Japanese reports said that Apple was looking to team with Foxconn and would invest several billion dollars for a 20% stake in Toshiba’s memory business, which is the world’s second largest player in this market, after Samsung. An investment with Foxconn would be Apple’s first direct stake in a significant memory company.
The increasing self-sufficiency of some large device vendors has come full circle from the early days of mobile phones, when Nokia and Motorola had their own chip divisions and manufacturing plants. They gradually offloaded and outsourced most aspects of handset production, but Apple has been reversing that trend for years now. First it acquired PA Semi in order to design its own processor rather than using Samsung’s; most recently it said it would stop licensing Imagination Technologies’ graphics processor IP and pursue its own design.
In parallel, it has looked to offset the risks of glitches in the supply chain, as its revenues have become more and more reliant on the iPhone. With Qualcomm, it was reported to have tried to secure preferential access to processor manufacturing capacity at TSMC, following some component shortages; it failed, but has hedged its bets by having deals with both Samsung and TSMC.

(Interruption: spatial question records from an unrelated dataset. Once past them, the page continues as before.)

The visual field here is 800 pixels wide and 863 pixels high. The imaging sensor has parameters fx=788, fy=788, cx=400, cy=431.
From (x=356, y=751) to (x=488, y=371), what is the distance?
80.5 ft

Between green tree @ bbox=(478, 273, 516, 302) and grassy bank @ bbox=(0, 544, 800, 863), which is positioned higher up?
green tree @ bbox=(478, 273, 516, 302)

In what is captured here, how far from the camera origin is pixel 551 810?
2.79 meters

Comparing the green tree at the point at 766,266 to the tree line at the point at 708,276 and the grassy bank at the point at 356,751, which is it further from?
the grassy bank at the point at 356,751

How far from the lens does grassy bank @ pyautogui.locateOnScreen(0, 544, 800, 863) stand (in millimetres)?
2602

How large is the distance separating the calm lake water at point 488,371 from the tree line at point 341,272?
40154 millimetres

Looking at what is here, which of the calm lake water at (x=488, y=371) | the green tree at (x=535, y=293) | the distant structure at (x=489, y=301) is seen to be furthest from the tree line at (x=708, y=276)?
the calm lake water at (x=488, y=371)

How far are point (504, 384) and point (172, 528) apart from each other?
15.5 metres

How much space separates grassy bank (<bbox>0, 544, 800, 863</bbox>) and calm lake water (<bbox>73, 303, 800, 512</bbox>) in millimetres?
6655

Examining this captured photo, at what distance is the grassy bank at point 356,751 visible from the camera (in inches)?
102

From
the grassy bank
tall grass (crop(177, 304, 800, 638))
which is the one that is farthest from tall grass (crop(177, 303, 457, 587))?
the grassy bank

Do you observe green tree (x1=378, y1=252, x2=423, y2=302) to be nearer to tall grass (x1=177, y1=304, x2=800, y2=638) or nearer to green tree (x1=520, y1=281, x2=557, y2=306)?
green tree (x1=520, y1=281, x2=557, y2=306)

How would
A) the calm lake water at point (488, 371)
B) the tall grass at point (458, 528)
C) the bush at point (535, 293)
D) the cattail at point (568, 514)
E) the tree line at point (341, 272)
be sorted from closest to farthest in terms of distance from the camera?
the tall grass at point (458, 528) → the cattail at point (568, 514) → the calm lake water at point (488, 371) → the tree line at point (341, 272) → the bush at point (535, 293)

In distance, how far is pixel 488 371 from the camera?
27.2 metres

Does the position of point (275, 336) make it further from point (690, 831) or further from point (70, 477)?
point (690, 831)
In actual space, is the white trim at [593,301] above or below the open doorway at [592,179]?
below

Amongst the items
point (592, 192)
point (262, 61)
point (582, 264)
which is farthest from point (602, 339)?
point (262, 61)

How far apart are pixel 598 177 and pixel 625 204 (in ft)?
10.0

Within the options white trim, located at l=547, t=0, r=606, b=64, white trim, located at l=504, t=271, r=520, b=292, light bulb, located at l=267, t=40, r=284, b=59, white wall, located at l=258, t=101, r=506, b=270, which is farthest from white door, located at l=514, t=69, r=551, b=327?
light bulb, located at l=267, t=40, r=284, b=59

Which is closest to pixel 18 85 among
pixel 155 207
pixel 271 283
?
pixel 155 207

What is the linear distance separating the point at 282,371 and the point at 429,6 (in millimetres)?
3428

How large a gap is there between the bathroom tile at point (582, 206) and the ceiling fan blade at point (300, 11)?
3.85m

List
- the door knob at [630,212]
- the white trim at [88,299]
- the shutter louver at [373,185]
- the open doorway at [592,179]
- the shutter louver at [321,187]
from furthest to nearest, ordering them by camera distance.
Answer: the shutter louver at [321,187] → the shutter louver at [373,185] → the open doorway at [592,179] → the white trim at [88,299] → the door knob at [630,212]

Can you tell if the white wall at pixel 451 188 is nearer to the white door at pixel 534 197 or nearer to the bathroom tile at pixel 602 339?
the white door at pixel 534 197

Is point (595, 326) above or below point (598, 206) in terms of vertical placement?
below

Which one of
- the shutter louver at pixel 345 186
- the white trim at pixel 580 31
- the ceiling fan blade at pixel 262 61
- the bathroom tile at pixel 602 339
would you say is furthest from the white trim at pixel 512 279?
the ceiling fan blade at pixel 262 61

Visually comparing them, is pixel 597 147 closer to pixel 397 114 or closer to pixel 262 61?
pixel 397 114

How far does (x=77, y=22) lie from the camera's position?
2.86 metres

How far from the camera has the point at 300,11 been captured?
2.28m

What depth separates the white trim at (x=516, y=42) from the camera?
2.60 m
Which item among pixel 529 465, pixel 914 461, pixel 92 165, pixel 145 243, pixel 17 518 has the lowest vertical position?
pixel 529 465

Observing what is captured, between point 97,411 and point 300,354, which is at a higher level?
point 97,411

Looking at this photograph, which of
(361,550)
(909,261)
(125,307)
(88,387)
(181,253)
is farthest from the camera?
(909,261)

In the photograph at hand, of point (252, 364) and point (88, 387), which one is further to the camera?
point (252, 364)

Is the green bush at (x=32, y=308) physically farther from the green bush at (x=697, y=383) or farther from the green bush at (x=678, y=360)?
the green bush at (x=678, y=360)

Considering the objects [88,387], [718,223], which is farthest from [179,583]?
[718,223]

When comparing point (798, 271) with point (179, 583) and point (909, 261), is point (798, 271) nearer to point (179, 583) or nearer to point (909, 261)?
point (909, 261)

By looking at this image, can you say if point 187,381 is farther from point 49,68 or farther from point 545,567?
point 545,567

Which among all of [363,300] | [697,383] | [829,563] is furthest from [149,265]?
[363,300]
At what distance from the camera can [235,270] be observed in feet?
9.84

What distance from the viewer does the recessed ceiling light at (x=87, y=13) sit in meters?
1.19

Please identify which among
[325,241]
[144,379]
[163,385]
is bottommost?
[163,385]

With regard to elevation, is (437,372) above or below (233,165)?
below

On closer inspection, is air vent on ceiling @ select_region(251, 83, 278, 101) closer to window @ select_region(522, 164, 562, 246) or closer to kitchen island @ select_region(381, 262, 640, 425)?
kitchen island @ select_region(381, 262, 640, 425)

It has also worked hard to assure access to supplies of memories and screens – often the reason for delays or shortages in handset availability. It stockpiles memory, and if it supports Foxconn in gaining control of Toshiba, that would be a valuable source of this component. It also invested in shoring up Sharp, another ailing Japanese electronics firm, which is important to Apple as a supplier of iDevice screens (and as such, a counterweight to Apple’s continuing, if reluctant, reliance on handset rival Samsung for iPhone parts). Sharp was also ultimately acquired by Foxconn, closing the gap between the iPhone assembler and a source of crucial components.

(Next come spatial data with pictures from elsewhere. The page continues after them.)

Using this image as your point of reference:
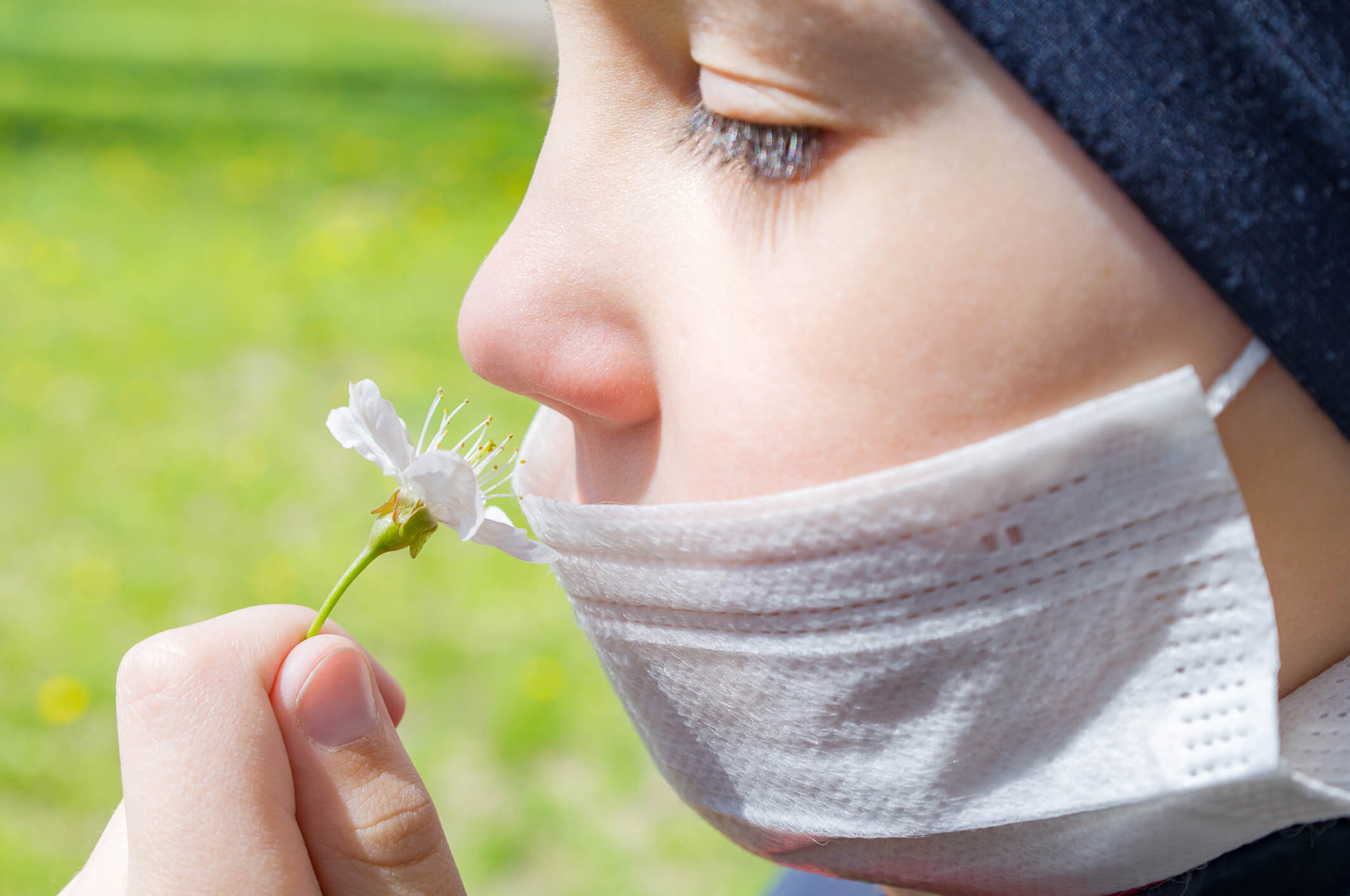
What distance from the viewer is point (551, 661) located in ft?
11.9

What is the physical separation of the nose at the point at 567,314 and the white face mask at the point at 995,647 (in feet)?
0.36

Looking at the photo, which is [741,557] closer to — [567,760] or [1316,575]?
[1316,575]

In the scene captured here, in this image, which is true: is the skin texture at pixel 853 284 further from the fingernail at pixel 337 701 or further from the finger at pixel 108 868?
the finger at pixel 108 868

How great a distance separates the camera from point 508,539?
117 cm

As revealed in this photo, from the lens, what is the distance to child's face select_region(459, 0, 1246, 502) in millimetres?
964

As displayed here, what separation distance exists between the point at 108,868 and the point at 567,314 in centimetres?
70

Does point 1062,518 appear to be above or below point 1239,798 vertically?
above

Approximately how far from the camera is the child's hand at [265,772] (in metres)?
1.08

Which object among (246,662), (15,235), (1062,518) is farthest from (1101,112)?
(15,235)

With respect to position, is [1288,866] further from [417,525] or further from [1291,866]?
[417,525]

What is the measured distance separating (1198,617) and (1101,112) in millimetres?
404

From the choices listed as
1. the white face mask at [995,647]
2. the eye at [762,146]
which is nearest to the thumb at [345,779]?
the white face mask at [995,647]

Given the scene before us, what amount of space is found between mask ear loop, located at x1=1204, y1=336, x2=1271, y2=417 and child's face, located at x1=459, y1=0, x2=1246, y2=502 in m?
0.01

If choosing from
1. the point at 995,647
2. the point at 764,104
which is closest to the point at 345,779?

That pattern could be repeated with Toshiba and its memory chips. At the start of the week, Foxconn – which has been diversifying its business into components and even an MVNO – outbid rivals with a ¥3 trillion ($27bn) offer for the Japanese firm’s chip unit. This was almost one-third higher than other bids from SK Hynix of Korea, Western Digital and Broadcom, according to Bloomberg sources.

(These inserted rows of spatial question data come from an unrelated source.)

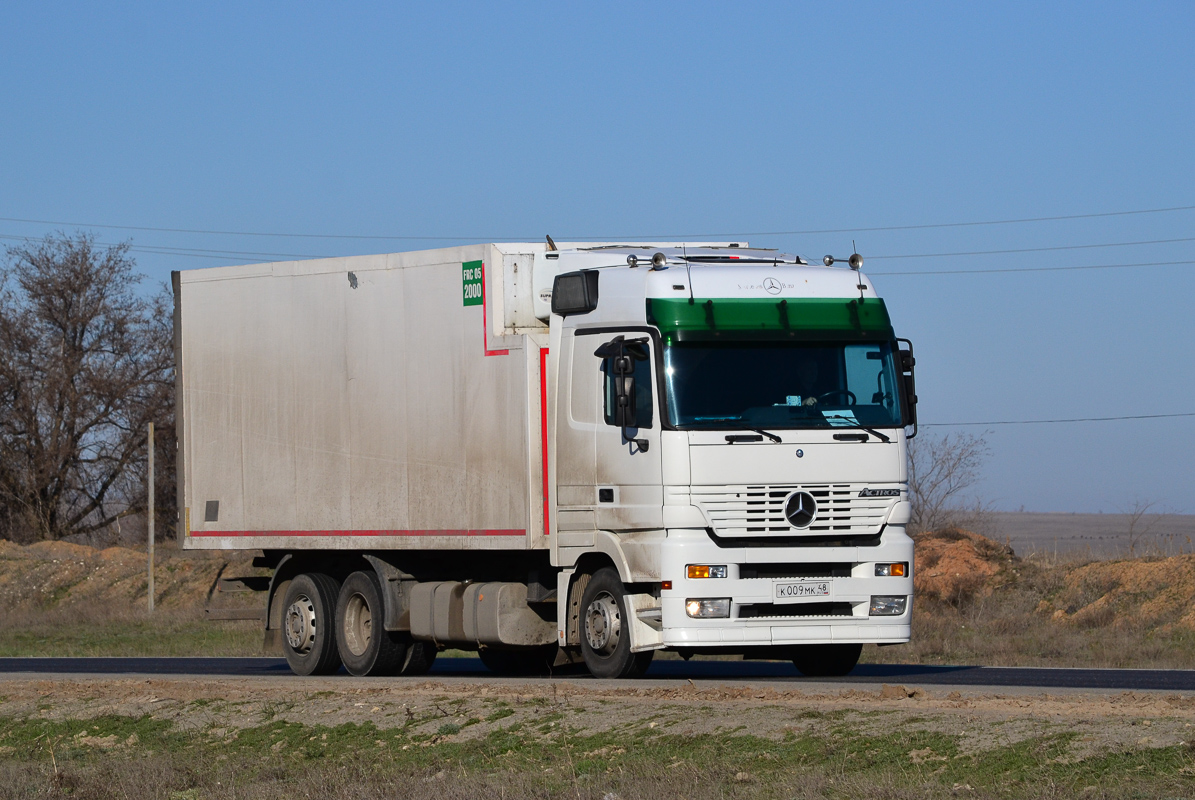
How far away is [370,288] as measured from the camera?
57.9 ft

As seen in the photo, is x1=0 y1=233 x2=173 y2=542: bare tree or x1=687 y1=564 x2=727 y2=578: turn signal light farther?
x1=0 y1=233 x2=173 y2=542: bare tree

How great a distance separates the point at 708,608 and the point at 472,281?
4153 millimetres

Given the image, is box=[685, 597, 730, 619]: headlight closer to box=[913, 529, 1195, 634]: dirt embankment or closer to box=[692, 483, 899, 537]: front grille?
box=[692, 483, 899, 537]: front grille

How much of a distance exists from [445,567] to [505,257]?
351cm

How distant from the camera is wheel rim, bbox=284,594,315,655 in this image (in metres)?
19.0

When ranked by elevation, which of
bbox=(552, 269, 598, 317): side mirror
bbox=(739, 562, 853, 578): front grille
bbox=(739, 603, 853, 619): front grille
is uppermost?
bbox=(552, 269, 598, 317): side mirror

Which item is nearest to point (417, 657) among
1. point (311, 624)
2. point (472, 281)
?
A: point (311, 624)

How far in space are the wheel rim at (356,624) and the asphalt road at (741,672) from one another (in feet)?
2.75

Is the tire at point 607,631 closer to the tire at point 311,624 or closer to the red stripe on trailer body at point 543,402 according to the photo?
the red stripe on trailer body at point 543,402

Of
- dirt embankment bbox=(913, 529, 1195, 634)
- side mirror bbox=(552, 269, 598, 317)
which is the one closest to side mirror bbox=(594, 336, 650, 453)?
side mirror bbox=(552, 269, 598, 317)

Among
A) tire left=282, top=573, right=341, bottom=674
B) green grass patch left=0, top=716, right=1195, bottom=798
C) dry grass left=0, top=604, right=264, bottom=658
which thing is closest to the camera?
green grass patch left=0, top=716, right=1195, bottom=798

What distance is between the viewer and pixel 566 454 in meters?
15.7

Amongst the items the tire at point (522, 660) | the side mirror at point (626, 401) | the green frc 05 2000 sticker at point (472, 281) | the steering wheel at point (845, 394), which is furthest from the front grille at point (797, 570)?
the tire at point (522, 660)

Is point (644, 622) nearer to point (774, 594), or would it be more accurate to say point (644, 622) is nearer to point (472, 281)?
point (774, 594)
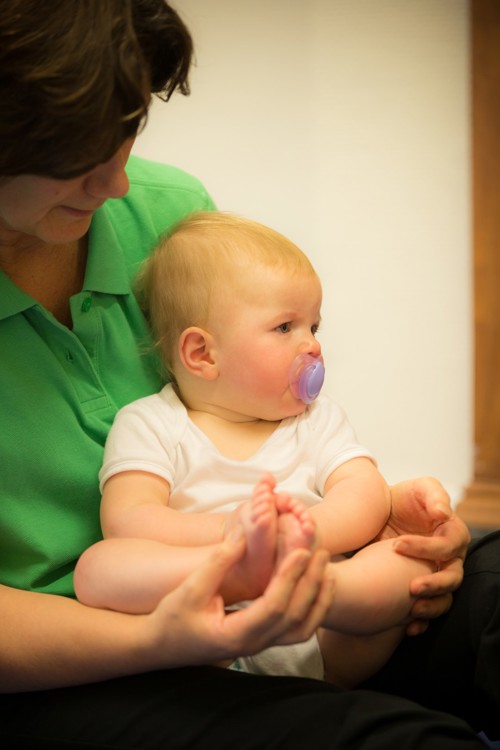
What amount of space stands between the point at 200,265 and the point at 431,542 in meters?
0.45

As with the Sharp deal, Foxconn would face hostility from the Japanese government to a foreign takeover of a key corporation, especially as Foxconn might look to transfer Toshiba’s manufacturing to its own bases in China or Taiwan, potentially allowing China to gain access to Japanese developed technology. Foxconn is said to have tried to sweeten the pill by securing support from Softbank, the Japanese operator which has also become a force in the chip market thanks to its purchase of ARM.
However, no meaningful domestic offer had materialized until Tuesday, when in another echo of the Sharp saga, Japanese government-owned INCJ (Innovation Network Corp of Japan) said it might take part in the second round of bidding.
Chairman Toshiyuki Shiga said INCJ might look to be a junior partner in a group bid, mainly to reduce the risk of Toshiba’s technology being leaked to an unapproved company. The Japanese authorities will be aware that China is building 3D NAND memory fabs in Wuhan and Nanjing as it looks to create a robust homegrown memory industry, but that it badly needs advanced process technology for them.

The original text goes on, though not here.